(Data provided Opens)

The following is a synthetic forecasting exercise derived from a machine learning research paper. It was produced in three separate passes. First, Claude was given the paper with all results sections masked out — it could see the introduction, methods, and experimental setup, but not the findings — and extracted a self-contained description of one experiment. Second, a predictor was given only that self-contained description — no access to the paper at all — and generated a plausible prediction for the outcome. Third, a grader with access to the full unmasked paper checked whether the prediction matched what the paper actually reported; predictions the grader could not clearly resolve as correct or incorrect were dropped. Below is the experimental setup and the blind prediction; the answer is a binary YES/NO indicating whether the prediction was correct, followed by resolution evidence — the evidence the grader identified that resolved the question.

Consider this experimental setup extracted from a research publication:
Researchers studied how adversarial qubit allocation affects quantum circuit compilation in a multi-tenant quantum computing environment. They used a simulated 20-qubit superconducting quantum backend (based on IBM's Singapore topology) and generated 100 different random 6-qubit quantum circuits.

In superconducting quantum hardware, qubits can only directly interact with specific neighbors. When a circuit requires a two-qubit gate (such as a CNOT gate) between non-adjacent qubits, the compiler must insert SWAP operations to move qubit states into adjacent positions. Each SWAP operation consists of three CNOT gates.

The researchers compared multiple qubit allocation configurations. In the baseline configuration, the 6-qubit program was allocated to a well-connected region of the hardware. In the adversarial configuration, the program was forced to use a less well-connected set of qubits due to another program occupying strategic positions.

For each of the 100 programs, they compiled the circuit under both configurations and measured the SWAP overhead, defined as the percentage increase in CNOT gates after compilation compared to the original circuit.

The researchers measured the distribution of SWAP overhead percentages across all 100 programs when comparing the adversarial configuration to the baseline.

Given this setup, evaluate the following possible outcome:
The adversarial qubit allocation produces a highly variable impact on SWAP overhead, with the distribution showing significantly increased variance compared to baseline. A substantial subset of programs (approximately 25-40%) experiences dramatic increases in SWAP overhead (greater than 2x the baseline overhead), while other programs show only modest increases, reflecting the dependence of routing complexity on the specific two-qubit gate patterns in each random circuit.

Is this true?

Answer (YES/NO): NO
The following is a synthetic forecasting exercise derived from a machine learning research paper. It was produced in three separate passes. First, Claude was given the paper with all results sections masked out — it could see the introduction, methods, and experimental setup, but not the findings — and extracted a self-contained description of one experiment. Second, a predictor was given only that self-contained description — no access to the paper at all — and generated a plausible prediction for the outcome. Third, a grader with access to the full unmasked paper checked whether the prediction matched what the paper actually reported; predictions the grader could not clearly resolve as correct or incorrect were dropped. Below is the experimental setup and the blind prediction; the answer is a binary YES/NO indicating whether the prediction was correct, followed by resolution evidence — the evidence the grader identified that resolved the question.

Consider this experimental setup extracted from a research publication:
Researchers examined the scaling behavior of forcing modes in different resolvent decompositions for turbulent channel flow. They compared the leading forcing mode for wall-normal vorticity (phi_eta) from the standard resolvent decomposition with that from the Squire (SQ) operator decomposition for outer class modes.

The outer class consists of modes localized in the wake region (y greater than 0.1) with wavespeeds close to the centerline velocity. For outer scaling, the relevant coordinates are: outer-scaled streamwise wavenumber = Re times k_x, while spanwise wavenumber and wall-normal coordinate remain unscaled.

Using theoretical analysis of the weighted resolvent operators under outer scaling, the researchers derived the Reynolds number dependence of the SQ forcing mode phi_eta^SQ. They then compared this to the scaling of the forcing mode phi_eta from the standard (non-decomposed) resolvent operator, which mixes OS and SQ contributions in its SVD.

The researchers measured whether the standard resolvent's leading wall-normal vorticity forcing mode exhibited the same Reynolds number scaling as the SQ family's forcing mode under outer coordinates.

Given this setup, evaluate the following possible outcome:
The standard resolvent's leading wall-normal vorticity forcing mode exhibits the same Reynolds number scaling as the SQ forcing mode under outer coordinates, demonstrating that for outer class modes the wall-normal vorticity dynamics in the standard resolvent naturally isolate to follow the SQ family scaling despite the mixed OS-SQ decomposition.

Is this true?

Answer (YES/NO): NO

(Data provided Closes)

_Task objective_
Reproduce the records above exactly.

_Task output_
The following is a synthetic forecasting exercise derived from a machine learning research paper. It was produced in three separate passes. First, Claude was given the paper with all results sections masked out — it could see the introduction, methods, and experimental setup, but not the findings — and extracted a self-contained description of one experiment. Second, a predictor was given only that self-contained description — no access to the paper at all — and generated a plausible prediction for the outcome. Third, a grader with access to the full unmasked paper checked whether the prediction matched what the paper actually reported; predictions the grader could not clearly resolve as correct or incorrect were dropped. Below is the experimental setup and the blind prediction; the answer is a binary YES/NO indicating whether the prediction was correct, followed by resolution evidence — the evidence the grader identified that resolved the question.

Consider this experimental setup extracted from a research publication:
Researchers studied how adversarial qubit allocation affects quantum circuit compilation in a multi-tenant quantum computing environment. They used a simulated 20-qubit superconducting quantum backend (based on IBM's Singapore topology) and generated 100 different random 6-qubit quantum circuits.

In superconducting quantum hardware, qubits can only directly interact with specific neighbors. When a circuit requires a two-qubit gate (such as a CNOT gate) between non-adjacent qubits, the compiler must insert SWAP operations to move qubit states into adjacent positions. Each SWAP operation consists of three CNOT gates.

The researchers compared multiple qubit allocation configurations. In the baseline configuration, the 6-qubit program was allocated to a well-connected region of the hardware. In the adversarial configuration, the program was forced to use a less well-connected set of qubits due to another program occupying strategic positions.

For each of the 100 programs, they compiled the circuit under both configurations and measured the SWAP overhead, defined as the percentage increase in CNOT gates after compilation compared to the original circuit.

The researchers measured the distribution of SWAP overhead percentages across all 100 programs when comparing the adversarial configuration to the baseline.

Given this setup, evaluate the following possible outcome:
The adversarial qubit allocation produces a highly variable impact on SWAP overhead, with the distribution showing significantly increased variance compared to baseline. A substantial subset of programs (approximately 25-40%) experiences dramatic increases in SWAP overhead (greater than 2x the baseline overhead), while other programs show only modest increases, reflecting the dependence of routing complexity on the specific two-qubit gate patterns in each random circuit.

Is this true?

Answer (YES/NO): NO
The following is a synthetic forecasting exercise derived from a machine learning research paper. It was produced in three separate passes. First, Claude was given the paper with all results sections masked out — it could see the introduction, methods, and experimental setup, but not the findings — and extracted a self-contained description of one experiment. Second, a predictor was given only that self-contained description — no access to the paper at all — and generated a plausible prediction for the outcome. Third, a grader with access to the full unmasked paper checked whether the prediction matched what the paper actually reported; predictions the grader could not clearly resolve as correct or incorrect were dropped. Below is the experimental setup and the blind prediction; the answer is a binary YES/NO indicating whether the prediction was correct, followed by resolution evidence — the evidence the grader identified that resolved the question.

Consider this experimental setup extracted from a research publication:
Researchers examined the scaling behavior of forcing modes in different resolvent decompositions for turbulent channel flow. They compared the leading forcing mode for wall-normal vorticity (phi_eta) from the standard resolvent decomposition with that from the Squire (SQ) operator decomposition for outer class modes.

The outer class consists of modes localized in the wake region (y greater than 0.1) with wavespeeds close to the centerline velocity. For outer scaling, the relevant coordinates are: outer-scaled streamwise wavenumber = Re times k_x, while spanwise wavenumber and wall-normal coordinate remain unscaled.

Using theoretical analysis of the weighted resolvent operators under outer scaling, the researchers derived the Reynolds number dependence of the SQ forcing mode phi_eta^SQ. They then compared this to the scaling of the forcing mode phi_eta from the standard (non-decomposed) resolvent operator, which mixes OS and SQ contributions in its SVD.

The researchers measured whether the standard resolvent's leading wall-normal vorticity forcing mode exhibited the same Reynolds number scaling as the SQ family's forcing mode under outer coordinates.

Given this setup, evaluate the following possible outcome:
The standard resolvent's leading wall-normal vorticity forcing mode exhibits the same Reynolds number scaling as the SQ forcing mode under outer coordinates, demonstrating that for outer class modes the wall-normal vorticity dynamics in the standard resolvent naturally isolate to follow the SQ family scaling despite the mixed OS-SQ decomposition.

Is this true?

Answer (YES/NO): NO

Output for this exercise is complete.